Selected extract:

## Start

During the first six months of 2008, revenues from pipeline operations increased to $1,243,219 as compared to $1,091,575 in 2007. The increase in revenue was primarily attributable to an increase in throughput on the GA 350 Pipeline. Throughput on the Blue Dolphin System during the first six months of 2008 and 2007 averaged 21.2 MMcf of gas per day. Average throughput on the GA 350 Pipeline was 25.5 MMcf of gas per day during the first six months of 2008 as compared to 18.7 MMcf of gas per day during the first six months of 2007. We have significant available capacity on the Blue Dolphin System, the GA 350 Pipeline and the inactive Omega Pipeline. We believe that the pipelines are in geographic market areas that are of interest to oil and gas operators. This assessment is based on leasing activity and information obtained directly from the operators of properties near our pipelines.
Ultimately, the future utilization of our pipelines and related facilities will depend upon the success of drilling programs around our pipelines, as well as attraction and retention of producers/shippers to the pipeline systems. If we are successful in our efforts to attract additional shippers to our pipelines, we would gain additional throughput resulting in additional revenues. Additional throughput will be required to offset the natural decline in throughput from existing wells as reserves are depleted.
We recognized gross oil and gas sales revenues of $424,273 and $384,348 for the six months ended June 30, 2008 and 2007, respectively.

## End

Goal:
Using the pipeline revenue excerpt above, answer each question briefly.
(a) What was the average throughput on the GA 350 Pipeline during the first six months of 2008?
(b) What gross oil and gas sales revenues were recognized for the six months ended June 30, 2007?
(c) What must additional throughput offset?

Data section:
## Start

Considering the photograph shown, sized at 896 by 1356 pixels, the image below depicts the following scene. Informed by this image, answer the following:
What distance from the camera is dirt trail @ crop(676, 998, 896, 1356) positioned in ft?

## End

Task result:
(a) 25.5 MMcf of gas per day
(b) $384,348
(c) The natural decline in throughput from existing wells as reserves are depleted